YOUR TASK - In the parallelogram solution below, why does the step at 00:10 say that the sides it refers to are equal?

PASSAGE FOR REVIEW -

Watch the teacher solve the problem with clear explanations

00:00 Find X

00:03 Opposite sides are equal in a parallelogram

00:10 They are also a pair of opposite sides, therefore equal

00:20 The perimeter of the parallelogram equals the sum of its sides

00:33 Let's substitute appropriate values and solve for X

00:53 Let's group the numbers to one factor, and X to one factor

01:04 Isolate X

01:17 And this is the solution to the question

Step-by-step written solution

Follow each step carefully to understand the complete solution

Understand the problem

A parallelogram is shown below.

AB = 8

AC = X+2

The perimeter of the parallelogram is 30.

Calculate X.

Step-by-step solution

The problem involves finding the value of $X$ in a parallelogram with sides given and a specified perimeter. We will use the formula for the perimeter of a parallelogram.

The formula for the perimeter $P$ of a parallelogram is:

P = 2(a + b)

Given that:

One side $AB = a = 8$ .
The other side $AC = b = X + 2$ .
The perimeter $P = 30$ .

PROVIDED DATA -
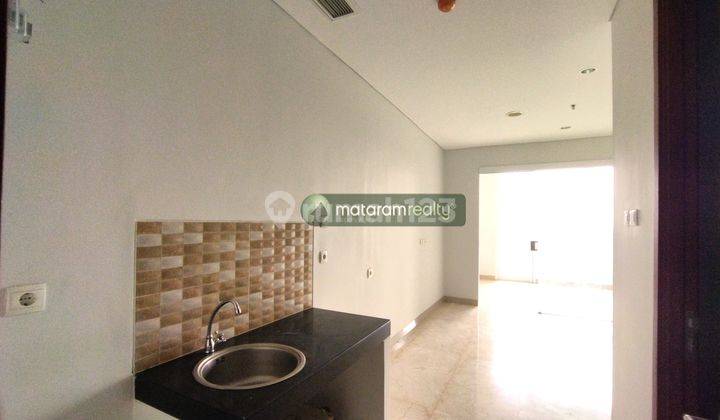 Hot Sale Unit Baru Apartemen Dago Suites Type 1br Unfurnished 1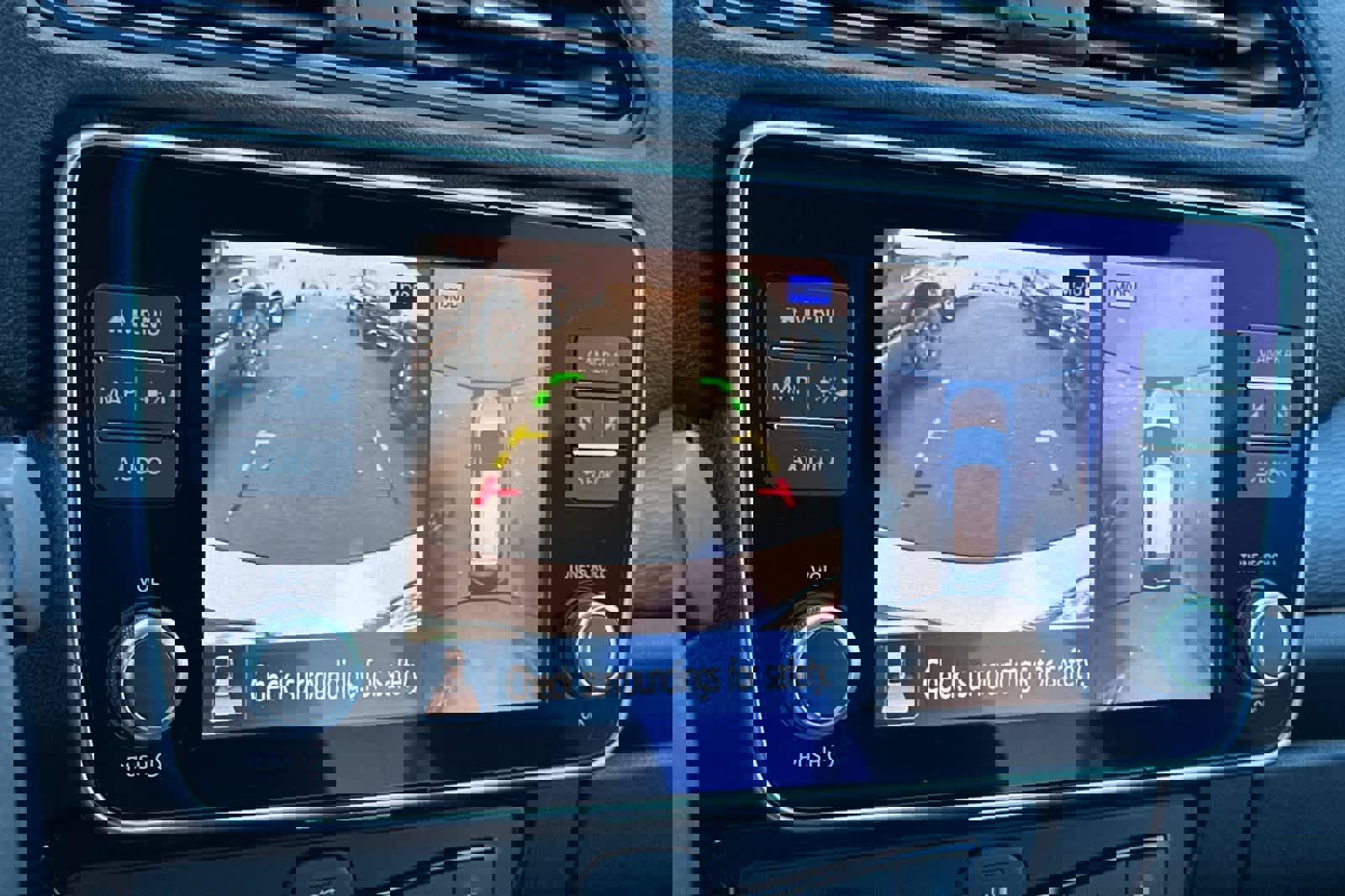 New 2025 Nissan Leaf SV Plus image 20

EXERCISE RESPONSE - The sides it refers to form a pair of opposite sides. The step at 00:03 establishes that opposite sides of a parallelogram are equal, so these sides must be equal as well.